3.1. Our Basic Human Markup Language Schema should be thought
of as solely those elements and Attributes which are required for
minimum interoperability with existing systems and which can be used
to build our modular schemata.
So, one of our tasks in this first round of requirements is to define
what the next most important application area schemata will be, and
offer grouping terms for these application areas. For example,
Conflict Resolution Applications Schema, Diplomatic Negotiations
Applications Schema, Artifical Intelligence Agents Schema, etc.
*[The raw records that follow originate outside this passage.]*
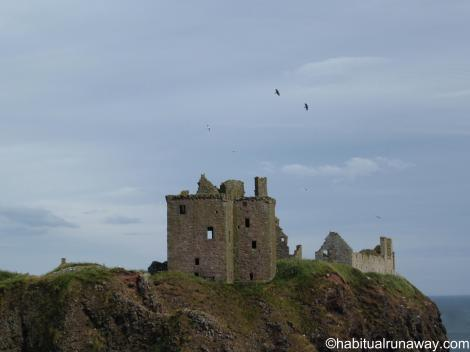 Birds Above Dunnottar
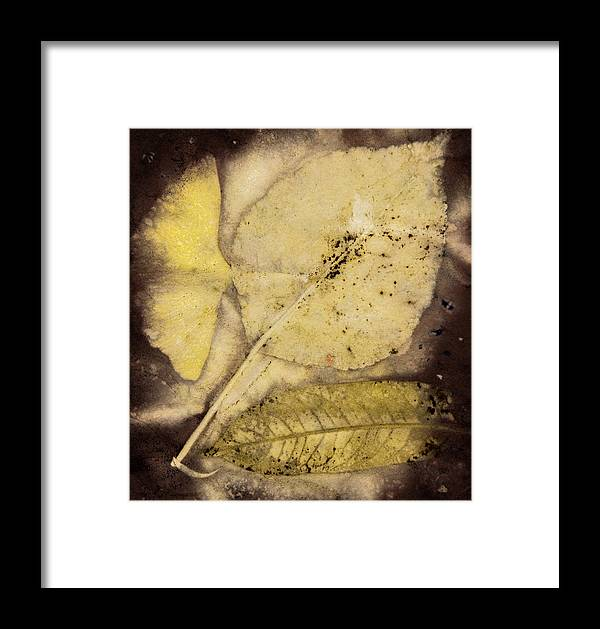 Jan Framed Print featuring the photograph Number 56 by Jan Durham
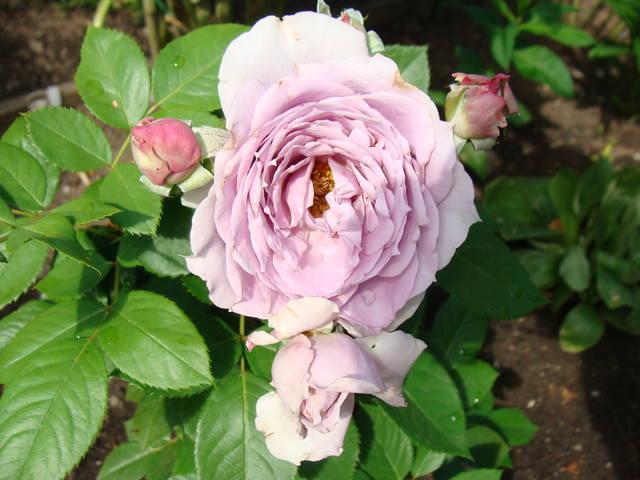 Розы цветут 17726468_m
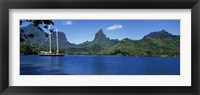 Framed Sailboats Sailing In The Ocean, Opunohu Bay, Moorea, French Polynesia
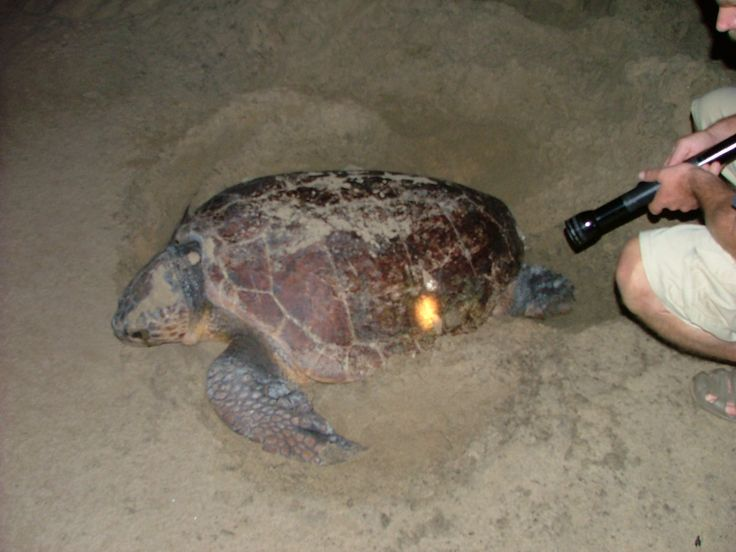 St Lucia, midnight turtle spotting beach adventure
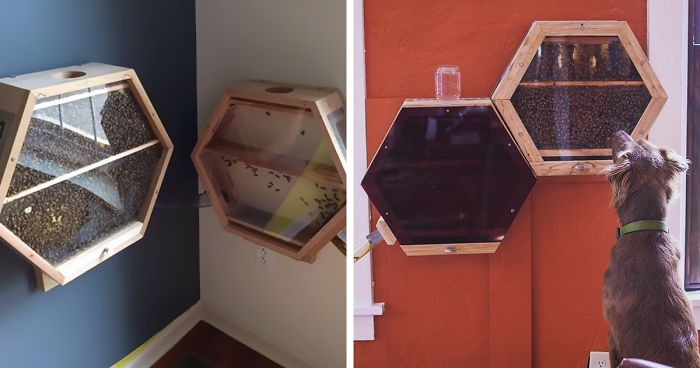 Indoor Beekeeping 2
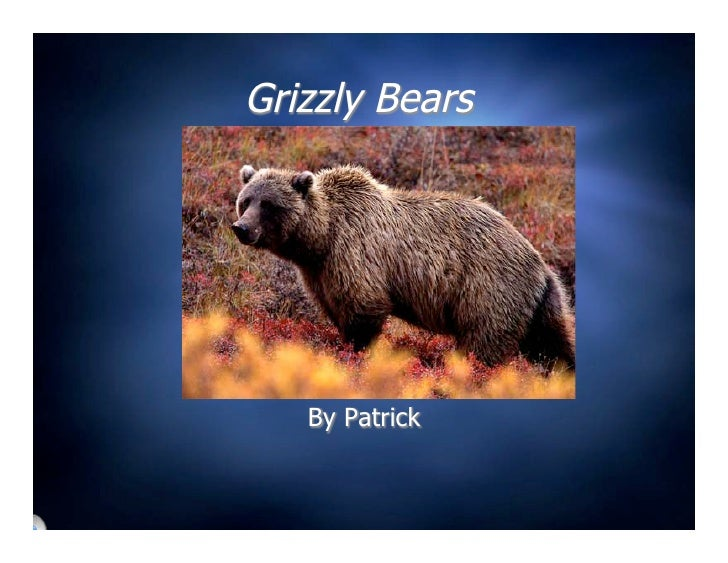 Grizzly Bears        By Patrick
This
is the only set of Elements and Attributes that I think we need to add
to a basic set.
Those are the main issues that struck me as I have gone along
observing this process in more than one TC.
I will try to get the straw-man Requirements Document Update out by
Wednesday, and just a short reminder, however far along you may be, we
need to get these lists of ours submitted along with any
application-area scenarios which could be developed into formal
use-cases to support our first formally derived Requirements Document
by Friday, March 15, 2002, this coming Friday.